I close my eyes and I can feel the peace of my earliest memory of joy, as if I’m floating on a cloud in a mostly clear blue sky. I’m with my sister. I don’t know who I would be, or if I would have survived without her. I met Judy when I was five days old, a tiny preemie set down in my sixteen-month-old sister’s crib, against her blonde hair, soft as a baby’s cheek. When I got old enough to move my body at will, they say I liked to roll over, face deep in her hair, my tiny fingers clutching her blue flannel nightgown, where softness and warmth soothed me to sleep. We slept on top of a chilly brown rubber sheet. I liked to rub parts of its slick coolness against my upper lip while sucking my thumb. Having my sister and my thumb so close cushioned the nighttime and nourished my small body with peaceful slumber. Judy was my first lullaby.

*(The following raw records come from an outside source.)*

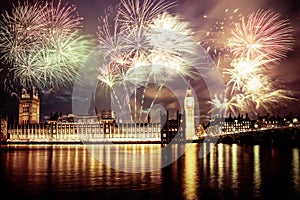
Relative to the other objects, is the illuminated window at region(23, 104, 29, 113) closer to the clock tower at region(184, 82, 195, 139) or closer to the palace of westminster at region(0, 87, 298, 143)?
the palace of westminster at region(0, 87, 298, 143)

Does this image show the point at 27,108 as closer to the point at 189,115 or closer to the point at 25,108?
the point at 25,108

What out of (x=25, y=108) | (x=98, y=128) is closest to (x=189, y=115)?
(x=98, y=128)

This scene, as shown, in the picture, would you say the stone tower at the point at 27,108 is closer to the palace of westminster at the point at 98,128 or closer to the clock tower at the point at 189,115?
the palace of westminster at the point at 98,128

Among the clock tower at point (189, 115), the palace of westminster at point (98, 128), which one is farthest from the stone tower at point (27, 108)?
the clock tower at point (189, 115)

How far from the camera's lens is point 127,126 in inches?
7028

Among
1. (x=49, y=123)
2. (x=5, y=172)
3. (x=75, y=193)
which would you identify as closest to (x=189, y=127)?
(x=49, y=123)

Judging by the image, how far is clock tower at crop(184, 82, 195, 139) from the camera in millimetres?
165250

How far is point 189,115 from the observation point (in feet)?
563

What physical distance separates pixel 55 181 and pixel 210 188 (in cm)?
1080

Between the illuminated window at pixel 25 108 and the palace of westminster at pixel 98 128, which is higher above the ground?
the illuminated window at pixel 25 108

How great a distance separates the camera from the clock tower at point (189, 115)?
165250 mm

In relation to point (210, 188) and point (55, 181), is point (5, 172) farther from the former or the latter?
point (210, 188)

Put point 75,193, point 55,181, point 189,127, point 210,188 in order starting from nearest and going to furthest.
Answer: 1. point 75,193
2. point 210,188
3. point 55,181
4. point 189,127

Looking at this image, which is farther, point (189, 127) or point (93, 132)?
point (93, 132)
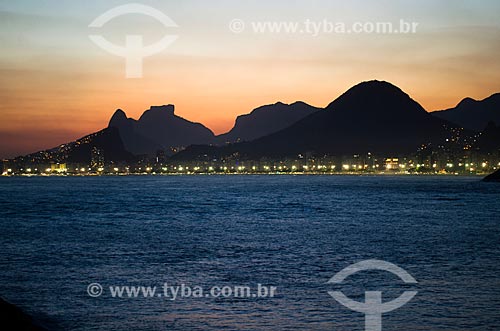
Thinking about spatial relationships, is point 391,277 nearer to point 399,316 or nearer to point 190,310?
point 399,316

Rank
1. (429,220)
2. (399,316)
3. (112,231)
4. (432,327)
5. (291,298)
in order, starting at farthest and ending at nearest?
(429,220) < (112,231) < (291,298) < (399,316) < (432,327)

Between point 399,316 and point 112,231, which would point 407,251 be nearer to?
point 399,316

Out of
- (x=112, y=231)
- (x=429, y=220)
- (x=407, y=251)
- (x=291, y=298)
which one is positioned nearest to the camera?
(x=291, y=298)

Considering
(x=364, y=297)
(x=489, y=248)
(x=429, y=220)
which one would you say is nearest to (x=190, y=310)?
(x=364, y=297)

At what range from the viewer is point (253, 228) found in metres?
54.6

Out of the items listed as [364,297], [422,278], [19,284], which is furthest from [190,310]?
[422,278]

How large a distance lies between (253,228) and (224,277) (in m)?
27.3

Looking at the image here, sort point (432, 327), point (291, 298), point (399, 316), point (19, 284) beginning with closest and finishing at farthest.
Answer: point (432, 327) → point (399, 316) → point (291, 298) → point (19, 284)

It’s quite difficult to recall my first memory of sadness, because sadness was such an ongoing, crushing memory throughout my childhood. I heard the prevailing messages of not being loved, and being a big disappointment to my mother so often that it makes it hard to tell you my earliest memory. Perhaps it was at birth, because she loved to tell me and others the story of how she told the nurses, “Get her away from me. She looks like a drowned rat.” I’m sure I was pure light. She just was unable to see it.

Looking at both memories, I feel so much love and gratitude for my sister, and so much love and compassion for my mother, and whatever her broken parts were. And lastly and surely not least, I feel only love and compassion for my brave self who has come to a place of profound self-love and self-forgiveness.